* BEGIN *

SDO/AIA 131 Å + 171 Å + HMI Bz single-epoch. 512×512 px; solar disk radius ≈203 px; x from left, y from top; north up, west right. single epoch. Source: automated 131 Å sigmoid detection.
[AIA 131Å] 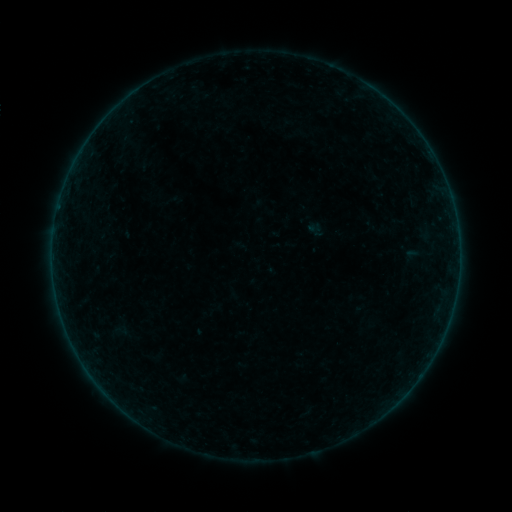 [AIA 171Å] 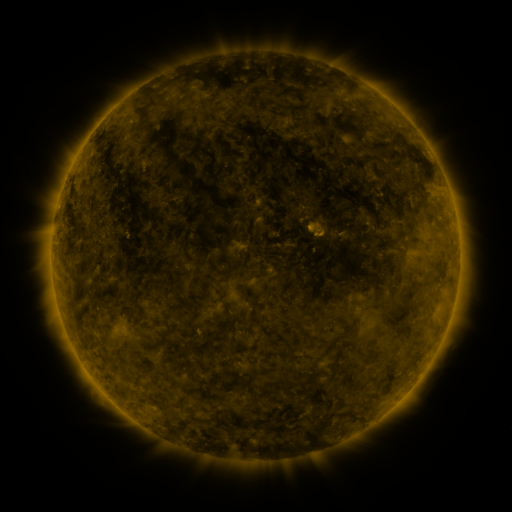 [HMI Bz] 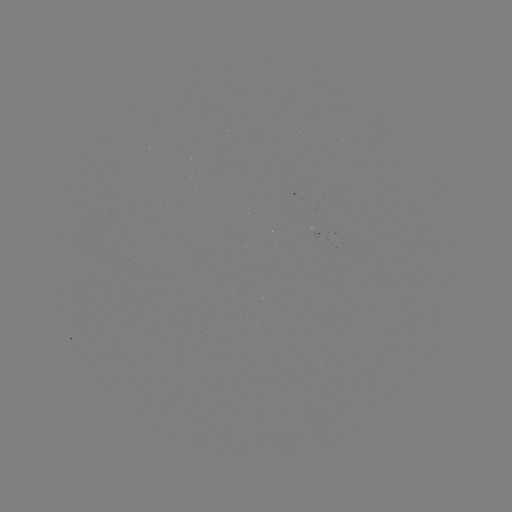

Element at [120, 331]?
sigmoid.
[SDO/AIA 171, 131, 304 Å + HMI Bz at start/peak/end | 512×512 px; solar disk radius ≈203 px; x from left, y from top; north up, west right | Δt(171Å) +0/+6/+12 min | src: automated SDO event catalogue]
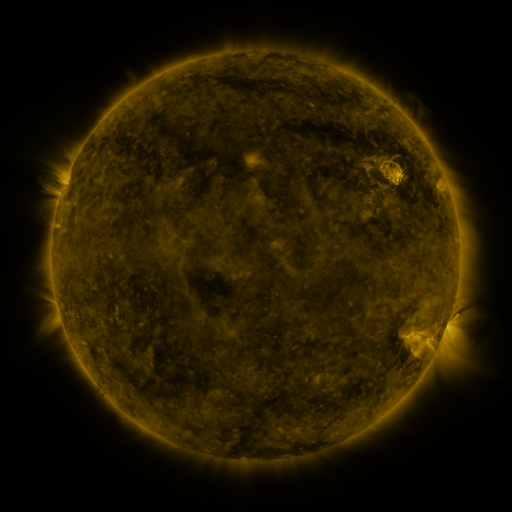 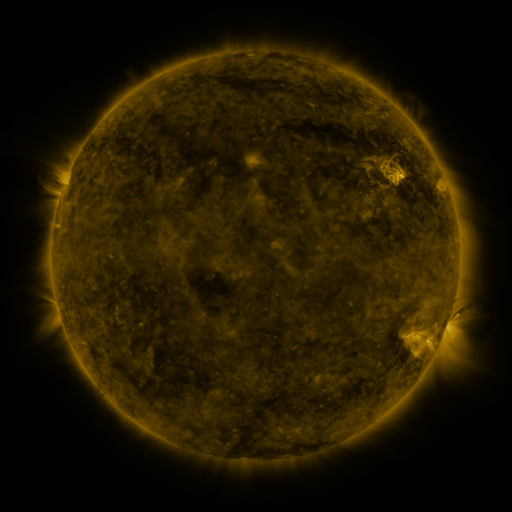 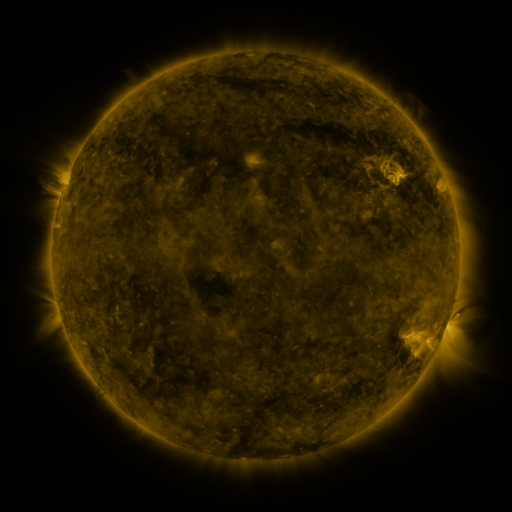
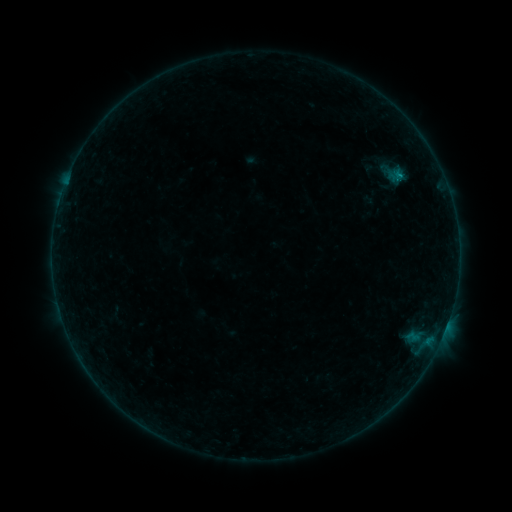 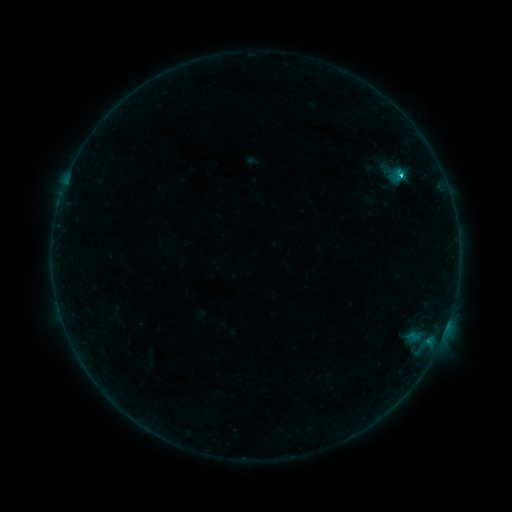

* END *

▸ EXERCISE TASK
How many of the lines above contain the string "sigmoid"? Reply with the number alone.

▸ PROBLEM SOLUTION
2